A team of computer scientists at l’École Polytechnique Fédérale de Lausanne (EPFL) in Switzerland used graph theory and computer science to weed through hundreds of pages about Star Wars and reveal details that even the most avid fan may be unaware of.
The Star Wars Universe spans more than just the seven films. It is developed through other media such as computer and video games, television series, and hundreds of books. No matter how keen a fan you are, it would be hard to explore the whole universe and remember all of the details. The team used a set of Star-Wars-themed Wikipedia pages called Wookiepedia for their data collection.
SEE ALSO: Millennium Falcon vs.
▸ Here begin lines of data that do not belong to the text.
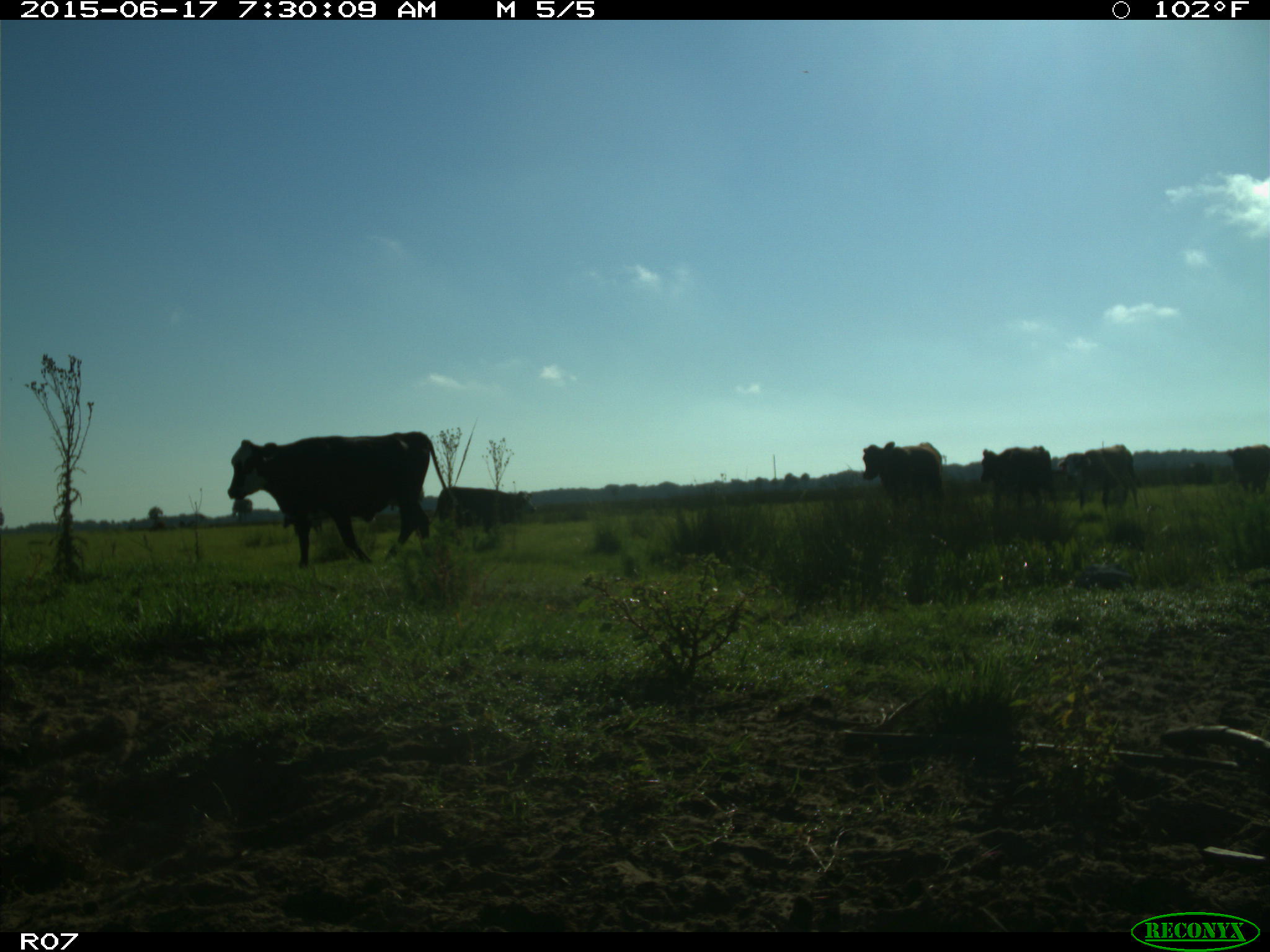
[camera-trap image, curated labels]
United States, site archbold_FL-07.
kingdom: Animalia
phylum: Chordata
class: Mammalia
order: Artiodactyla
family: Bovidae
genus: Bos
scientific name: Bos taurus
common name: domestic cow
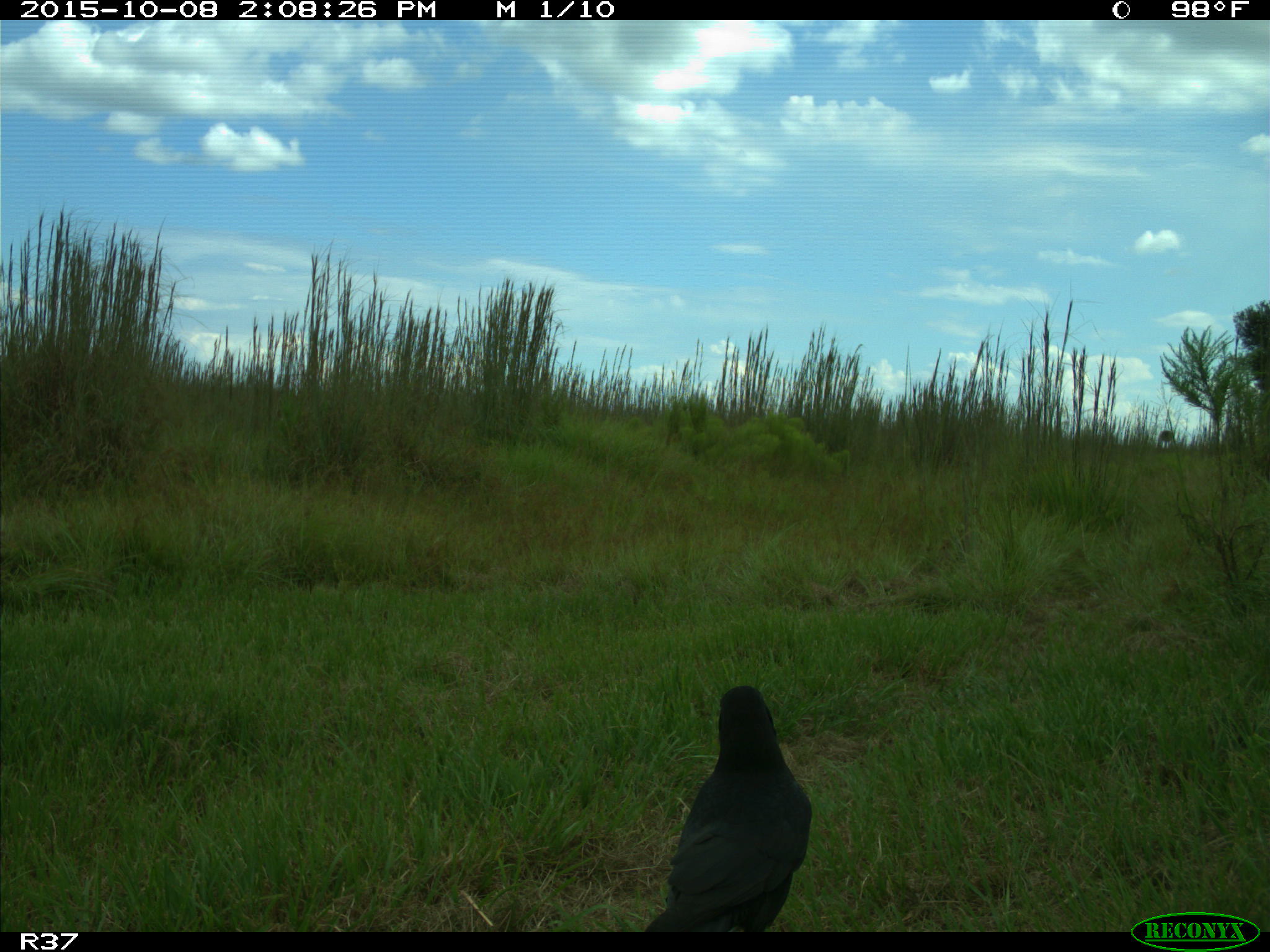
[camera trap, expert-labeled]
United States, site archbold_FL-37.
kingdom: Animalia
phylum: Chordata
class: Aves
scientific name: Aves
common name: birds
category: unidentified bird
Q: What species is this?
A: Unidentified bird (birds) (Aves).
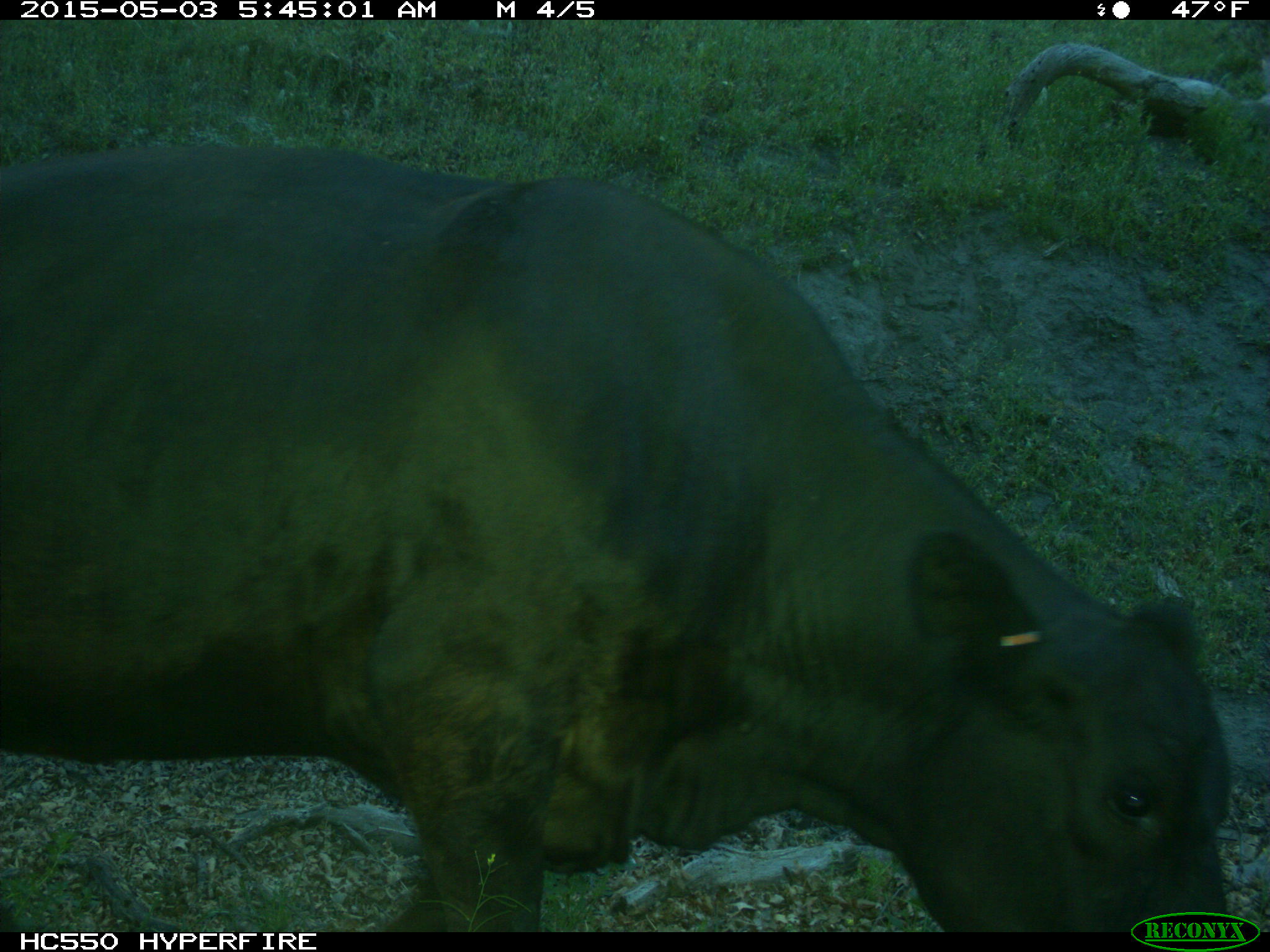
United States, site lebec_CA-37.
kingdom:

Starship Enterprise: Neil deGrasse Tyson Weighs In
“Fans will be surprised to learn, for example, that we came up with over 20,000 characters,” said Kirell Benzi, a PhD student and the project lead. “Among them, 7,500 play an important role. There are also 1,367 Jedi and 724 Sith. All the characters are spread among 640 different communities on 294 planets. And an analysis of the 10 largest communities reveals an aberration: nearly 80% of the galaxy’s population is human,” explains an EPFL news article.
The 36,000-year saga can be broken down into six periods: before the Republic, the Old Republic, the Empire, the Rebellion, the New Republic, and the Jedi Order. So, it makes sense that the team of researchers wanted to map out where each character fit in. However, in many cases, it wasn’t as simple as just plotting them on a timeline based on a date.
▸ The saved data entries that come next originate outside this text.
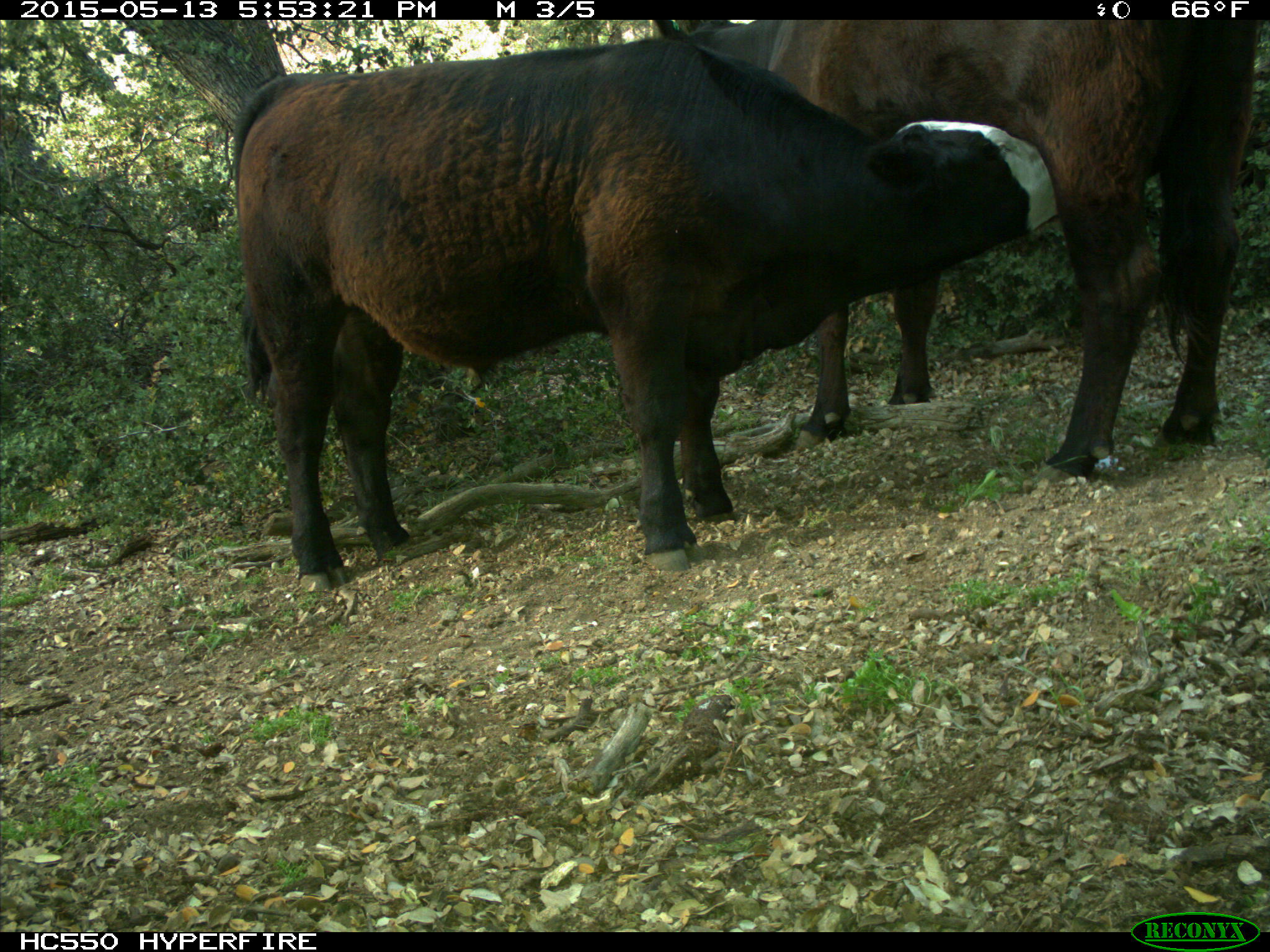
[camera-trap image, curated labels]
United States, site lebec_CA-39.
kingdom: Animalia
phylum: Chordata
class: Mammalia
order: Artiodactyla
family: Bovidae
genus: Bos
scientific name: Bos taurus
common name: domestic cow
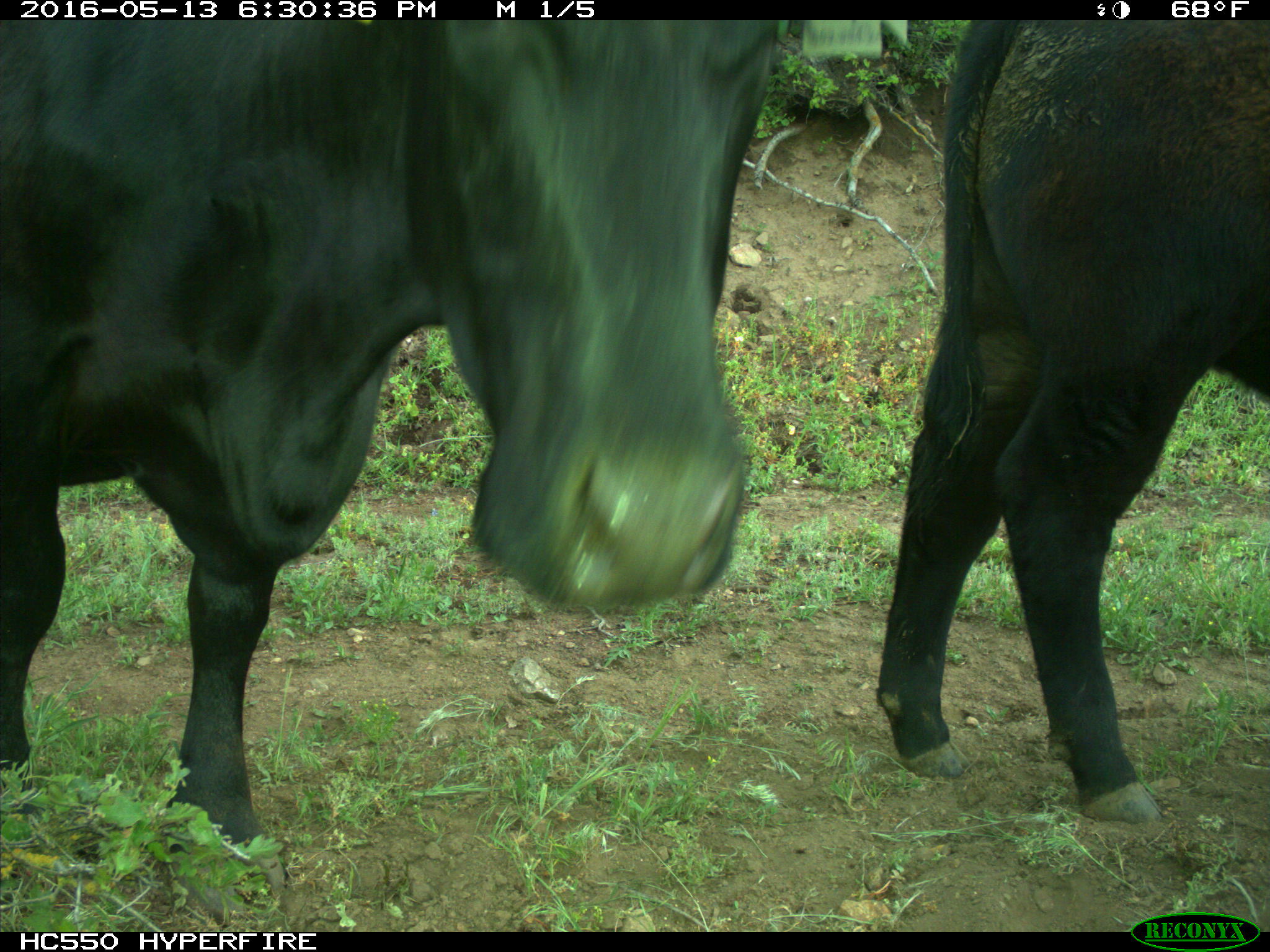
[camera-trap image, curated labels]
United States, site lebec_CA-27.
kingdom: Animalia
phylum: Chordata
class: Mammalia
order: Artiodactyla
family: Bovidae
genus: Bos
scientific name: Bos taurus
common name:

The researchers looked at how each character was connected to every other and used that to figure out when they are part of the storyline: “Using these cross-references, we are able to accurately determine the time period of the character almost without fail, when this information is not directly provided in the books or movies.”
Images courtesy of Kirell Benzi
These two images show how it was done. Each time period is indicated using a particular color. In the image above, characters for whom the time period is unknown are shown in black. In the image below, the black dots are replaced with the color representing a best guess based on the other characters they are connected to.
Images courtesy of Kirell Benzi
Although it is neat that they were able to use this kind of connection graph for a fictional universe, it is even more interesting to think about this type of method being used on real historical data. We could fill in knowledge gaps in all kinds of fields.
“The program maps out connections in the mass of unorganized data available on the net,” said Benzi. “In addition to extracting data according to extremely precise criteria, the algorithms can also create links among data points, sort them, quantify them, interpret them and find missing information. All this in very little time. The results are then presented in the form of interactive charts that are easy to read and understand,” explained the EPFL news article.